> Text shown:

# Baseline Model

Prior to any machine learning, it is prudent to establish a baseline model with which to compare any trained models against. If none of the trained models can beat this "naive" model, then the conclusion is that either machine learning is not suitable for the predictive task or a different learning approach is needed. Our goal here is to create a *rules-based classifier* that can be used as a baseline to compare against machine learning classifiers.

In [None]:
import operator

import numpy as np
import pandas as pd
from sklearn.dummy import DummyClassifier
from sklearn.metrics import accuracy_score
from sklearn.metrics import classification_report
from sklearn.metrics import confusion_matrix
from sklearn.metrics import matthews_corrcoef

from src.features.features_utils import convert_categoricals_to_numerical
from src.features.features_utils import convert_target_to_numerical
from src.models.metrics_utils import confusion_matrix_to_dataframe
from src.models.metrics_utils import print_matthews_corrcoef

## Reading in the Data

First let's read in the training and validation features and target. Also, let's convert the categorical fields to a numerical form that is suitable for performance evaluation.

> Collected material:

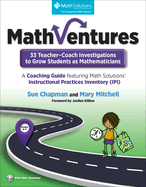 To Grow Students as Mathematicians, a Coaching Guide Mathventures: 33 Teacher-Coach Investigations 2020: Featuring Math Solutions'instructional Practices Inventory (Ipi)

> What you will do:
1/ Condense the paragraph of the baseline model text that begins "Prior to any machine learning" into a short bulleted list that keeps its main points.
2/ Reproduce the part of the baseline model text starting at "# Baseline Model" and ending at "machine learning classifiers.".
The lines placed after the text come from a different source.

> Answers provided:
1/
- Before any machine learning, set up a baseline model to compare trained models against.
- If no trained model beats this "naive" model, either machine learning does not suit the predictive task or a different learning approach is needed.
- The aim is a rules-based classifier to serve as a baseline for machine learning classifiers.

2/
# Baseline Model

Prior to any machine learning, it is prudent to establish a baseline model with which to compare any trained models against. If none of the trained models can beat this "naive" model, then the conclusion is that either machine learning is not suitable for the predictive task or a different learning approach is needed. Our goal here is to create a *rules-based classifier* that can be used as a baseline to compare against machine learning classifiers.